Short task A:
Answer these questions about the excerpt on math manipulatives:
(i) According to the passage quoted from Stapleton (2014), what do students who use the materials not do?
(ii) In the study by Cockett and Kilgour (2015), in which three areas did students' perception of their learning environment improve?
(iii) What did the Yale University study (Hurst & Linsell, 2020) find that simple objects did for elementary students?
Short task B: Repeat the records from their start up to and including the line with "375 centimetres", omitting any pictures.

Excerpt:
※

Another connection is how the role of manipulatives and metacognition go hand in hand with young children's cognitive development. Metacognition is when one observes, tries, and reasons with various mathematical concepts. It is thinking about thinking; a way for student learning to be enhanced and for them to understand their own learning processes. Belenky et al. (2009) state, “metacognitive prompts are questions that ask students to reflect on various aspects of the learning materials and problem-solving process and have been hypothesized to facilitate abstraction and learning” (p. 103). Students given concrete manipulatives with metacognitive prompts have shown a better transfer of procedural skills than students given abstract manipulatives with problem focused prompts. As a result, the manipulatives utilized in mastering sophisticated cognitive skills taught in mathematics are critical to increasing comprehension.

The use of multi-sensory manipulatives as tools has been said to increase involvement and interaction in teaching ESL students. In a journal article, Stapleton (2014) stated the following: 

Students enjoy working with hands-on manipulatives which increase the opportunity for student involvement and interaction. Students who use the materials do not sit passively while the instructor attempts to verbally explain a concept. Students are encouraged to participate with other students, make connections with new concepts, and draw conclusions based on their understanding. (p. 162) 

This brings us to the next point: visualization. Where some students learn best with visuals, math manipulatives also aid with being able to conceptualize a math problem (Carbonneau, 2013). While students can recall material from books and lectures for short periods of time, deep understanding and the ability to apply what they've learned to new contexts necessitate conceptual understanding anchored in actual interactions with concrete objects (D’angelo & Iliev, 2012). 

Research shows that when manipulatives in mathematics are used effectively, student understanding and engagement increases because manipulatives aid in the understanding of visual concepts through the use of visuals, scaffolding learning, and engaging students in learning (Cockett, 2015). Students are able to link representations based on manipulatives with written, symbolic representations. 

Affective 

Authors Cockett and Kilgour (2015) did a quantitative study on the impact of using manipulatives in mathematics on student understanding, efficiency, engagement and enjoyment. During this study, several types of manipulatives were used with students participating in various mathematical activities. Observations were also part of collecting qualitative data. The results concluded that students were more engaged when using manipulatives, and that their perception of their learning environment improved in each of the three areas: enjoyment, understanding, and efficiency. 

In addition to enjoyment, concrete things that imitate daily objects help youngsters learn concepts by allowing them to draw on their practical expertise. Students are building up their problem solving skills and making connections. Planning instructional engagement activities is a huge part of students' motivation. Manipulatives give that extra boost in creativity and an increase in skills in students. A Yale University study (Hurst & Linsell, 2020) found that simple objects kept elementary students involved and entertained with very high levels of attention and concentration. Manipulatives also allowed students to design and experiment to find a solution, which encourages social interaction (Berk, 1999).

※

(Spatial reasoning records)
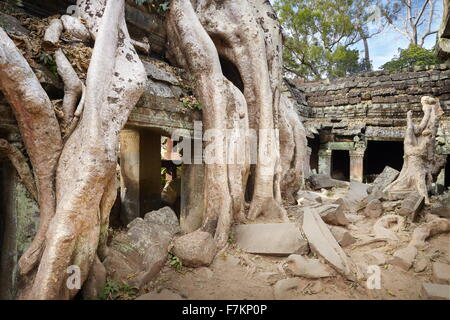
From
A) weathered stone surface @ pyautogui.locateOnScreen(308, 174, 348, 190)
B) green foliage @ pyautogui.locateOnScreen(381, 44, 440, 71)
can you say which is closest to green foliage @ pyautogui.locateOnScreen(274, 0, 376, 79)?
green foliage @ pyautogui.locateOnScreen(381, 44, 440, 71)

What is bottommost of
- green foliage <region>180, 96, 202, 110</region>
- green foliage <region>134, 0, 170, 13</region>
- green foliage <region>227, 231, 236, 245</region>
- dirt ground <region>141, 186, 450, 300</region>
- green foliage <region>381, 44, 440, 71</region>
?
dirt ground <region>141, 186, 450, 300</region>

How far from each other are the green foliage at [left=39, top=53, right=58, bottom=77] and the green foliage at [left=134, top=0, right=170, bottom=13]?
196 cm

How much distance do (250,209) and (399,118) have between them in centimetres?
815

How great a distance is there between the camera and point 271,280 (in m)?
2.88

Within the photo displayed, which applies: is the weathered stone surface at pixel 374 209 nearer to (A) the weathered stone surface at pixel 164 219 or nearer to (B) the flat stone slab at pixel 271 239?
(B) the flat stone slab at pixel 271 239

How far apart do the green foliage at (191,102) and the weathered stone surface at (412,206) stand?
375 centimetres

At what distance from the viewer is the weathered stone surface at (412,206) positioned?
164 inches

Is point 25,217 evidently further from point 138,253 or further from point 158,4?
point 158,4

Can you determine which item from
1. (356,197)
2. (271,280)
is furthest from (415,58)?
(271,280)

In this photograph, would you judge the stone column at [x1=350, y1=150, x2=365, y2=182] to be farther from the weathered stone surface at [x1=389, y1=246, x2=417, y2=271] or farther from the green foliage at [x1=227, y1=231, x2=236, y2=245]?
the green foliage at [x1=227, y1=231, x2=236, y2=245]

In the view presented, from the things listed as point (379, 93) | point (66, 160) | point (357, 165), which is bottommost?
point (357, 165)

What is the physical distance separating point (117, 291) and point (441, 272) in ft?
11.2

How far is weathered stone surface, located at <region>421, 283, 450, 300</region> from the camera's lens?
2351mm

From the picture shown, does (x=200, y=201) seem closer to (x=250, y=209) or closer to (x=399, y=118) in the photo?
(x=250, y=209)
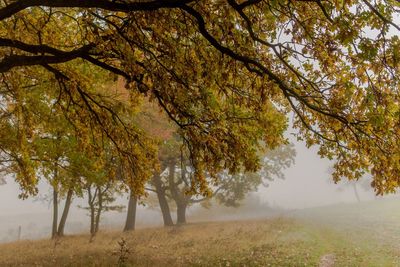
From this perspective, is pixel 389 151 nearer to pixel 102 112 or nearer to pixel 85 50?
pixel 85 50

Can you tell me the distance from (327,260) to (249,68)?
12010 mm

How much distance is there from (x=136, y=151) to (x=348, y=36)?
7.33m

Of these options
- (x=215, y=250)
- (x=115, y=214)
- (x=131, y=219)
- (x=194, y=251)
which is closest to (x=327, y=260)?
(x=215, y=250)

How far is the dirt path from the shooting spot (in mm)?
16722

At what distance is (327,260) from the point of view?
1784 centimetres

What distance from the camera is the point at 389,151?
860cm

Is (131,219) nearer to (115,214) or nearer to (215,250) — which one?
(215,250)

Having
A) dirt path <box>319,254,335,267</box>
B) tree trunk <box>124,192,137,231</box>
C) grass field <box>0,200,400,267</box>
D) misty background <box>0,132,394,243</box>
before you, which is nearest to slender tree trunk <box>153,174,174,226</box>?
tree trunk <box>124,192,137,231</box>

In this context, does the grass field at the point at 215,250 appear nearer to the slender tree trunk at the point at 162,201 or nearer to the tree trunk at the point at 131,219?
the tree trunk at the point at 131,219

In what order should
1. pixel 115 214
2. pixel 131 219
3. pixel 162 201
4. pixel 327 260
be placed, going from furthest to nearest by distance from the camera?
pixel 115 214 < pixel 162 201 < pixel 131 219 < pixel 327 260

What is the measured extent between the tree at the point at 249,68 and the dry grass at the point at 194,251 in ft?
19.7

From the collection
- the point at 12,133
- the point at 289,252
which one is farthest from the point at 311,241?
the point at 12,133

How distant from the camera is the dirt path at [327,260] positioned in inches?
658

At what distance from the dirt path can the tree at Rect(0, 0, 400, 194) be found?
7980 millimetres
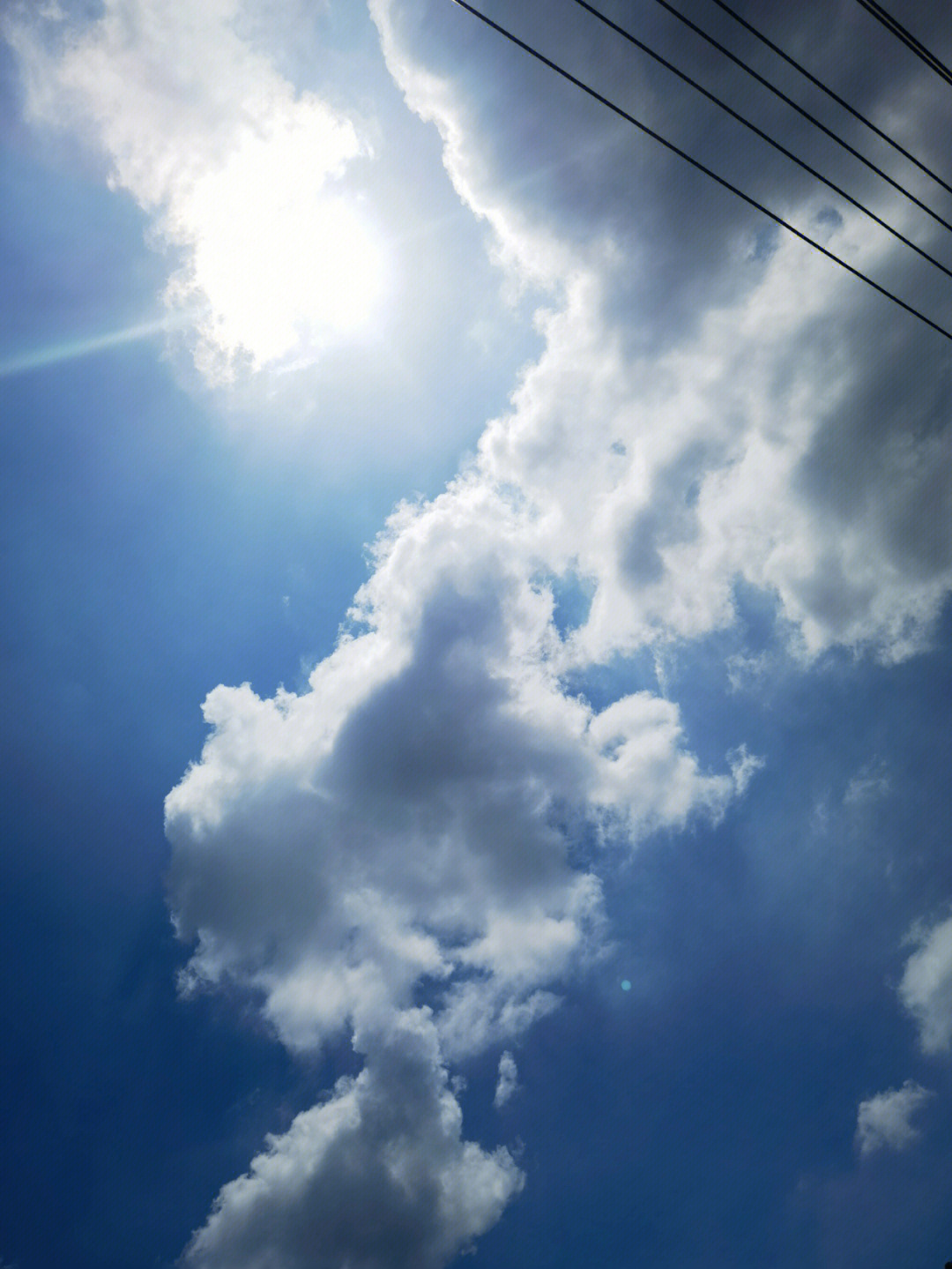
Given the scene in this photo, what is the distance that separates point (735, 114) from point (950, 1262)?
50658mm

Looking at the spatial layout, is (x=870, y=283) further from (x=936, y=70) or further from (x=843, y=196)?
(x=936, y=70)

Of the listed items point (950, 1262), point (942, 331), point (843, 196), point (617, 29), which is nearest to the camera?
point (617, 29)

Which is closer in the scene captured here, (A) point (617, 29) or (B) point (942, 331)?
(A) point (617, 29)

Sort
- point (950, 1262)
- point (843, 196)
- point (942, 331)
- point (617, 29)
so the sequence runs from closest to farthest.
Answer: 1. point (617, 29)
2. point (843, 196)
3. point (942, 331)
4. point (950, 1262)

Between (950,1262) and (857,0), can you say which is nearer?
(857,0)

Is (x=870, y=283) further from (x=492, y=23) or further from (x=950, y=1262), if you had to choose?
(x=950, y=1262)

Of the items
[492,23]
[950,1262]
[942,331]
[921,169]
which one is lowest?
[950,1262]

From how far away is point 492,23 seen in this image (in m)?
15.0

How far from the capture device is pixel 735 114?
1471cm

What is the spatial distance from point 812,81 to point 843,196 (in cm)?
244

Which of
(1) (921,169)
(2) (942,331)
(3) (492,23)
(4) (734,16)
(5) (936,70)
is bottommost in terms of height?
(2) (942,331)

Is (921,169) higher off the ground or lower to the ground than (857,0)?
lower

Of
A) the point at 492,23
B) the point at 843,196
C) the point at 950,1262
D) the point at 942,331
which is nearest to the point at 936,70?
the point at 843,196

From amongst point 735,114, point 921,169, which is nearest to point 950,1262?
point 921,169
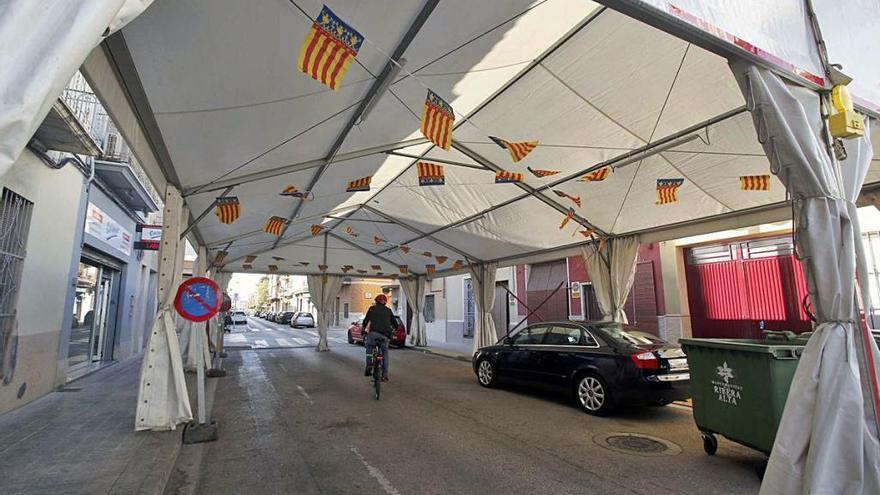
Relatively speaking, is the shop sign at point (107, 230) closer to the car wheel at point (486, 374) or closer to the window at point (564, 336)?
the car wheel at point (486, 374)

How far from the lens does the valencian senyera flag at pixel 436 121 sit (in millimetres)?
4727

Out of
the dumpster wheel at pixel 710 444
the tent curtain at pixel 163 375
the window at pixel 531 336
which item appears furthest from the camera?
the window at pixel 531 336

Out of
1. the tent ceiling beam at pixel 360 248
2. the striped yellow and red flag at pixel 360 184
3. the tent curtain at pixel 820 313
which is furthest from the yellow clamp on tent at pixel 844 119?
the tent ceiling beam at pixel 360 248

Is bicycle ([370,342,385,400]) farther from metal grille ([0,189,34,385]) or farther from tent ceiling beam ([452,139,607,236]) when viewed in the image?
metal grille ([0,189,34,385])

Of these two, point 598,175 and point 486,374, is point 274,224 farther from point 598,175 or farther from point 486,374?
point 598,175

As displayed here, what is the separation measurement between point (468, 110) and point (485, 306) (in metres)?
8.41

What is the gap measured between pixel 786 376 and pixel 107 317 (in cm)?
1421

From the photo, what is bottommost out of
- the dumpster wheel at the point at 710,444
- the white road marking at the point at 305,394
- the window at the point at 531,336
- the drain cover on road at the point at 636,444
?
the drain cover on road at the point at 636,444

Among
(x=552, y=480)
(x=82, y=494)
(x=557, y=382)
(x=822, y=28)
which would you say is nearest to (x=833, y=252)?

※

Exercise answer A:
(i) They do not sit passively while the instructor attempts to verbally explain a concept.
(ii) Enjoyment, understanding, and efficiency.
(iii) Simple objects kept elementary students involved and entertained with very high levels of attention and concentration.

Exercise answer B:
From
A) weathered stone surface @ pyautogui.locateOnScreen(308, 174, 348, 190)
B) green foliage @ pyautogui.locateOnScreen(381, 44, 440, 71)
can you say which is closest to green foliage @ pyautogui.locateOnScreen(274, 0, 376, 79)?
green foliage @ pyautogui.locateOnScreen(381, 44, 440, 71)

What is bottommost of
- green foliage <region>180, 96, 202, 110</region>
- green foliage <region>134, 0, 170, 13</region>
- green foliage <region>227, 231, 236, 245</region>
- dirt ground <region>141, 186, 450, 300</region>
- green foliage <region>381, 44, 440, 71</region>
?
dirt ground <region>141, 186, 450, 300</region>

How far from each other are the green foliage at [left=39, top=53, right=58, bottom=77] and the green foliage at [left=134, top=0, right=170, bottom=13]?
196 cm

How much distance do (250,209) and (399,118) have between them in centimetres?
815

How great a distance is there between the camera and point 271,280 (in m)?
2.88

Within the photo displayed, which applies: is the weathered stone surface at pixel 374 209 nearer to (A) the weathered stone surface at pixel 164 219 or nearer to (B) the flat stone slab at pixel 271 239?
(B) the flat stone slab at pixel 271 239

How far apart do the green foliage at (191,102) and the weathered stone surface at (412,206) stand?
375 centimetres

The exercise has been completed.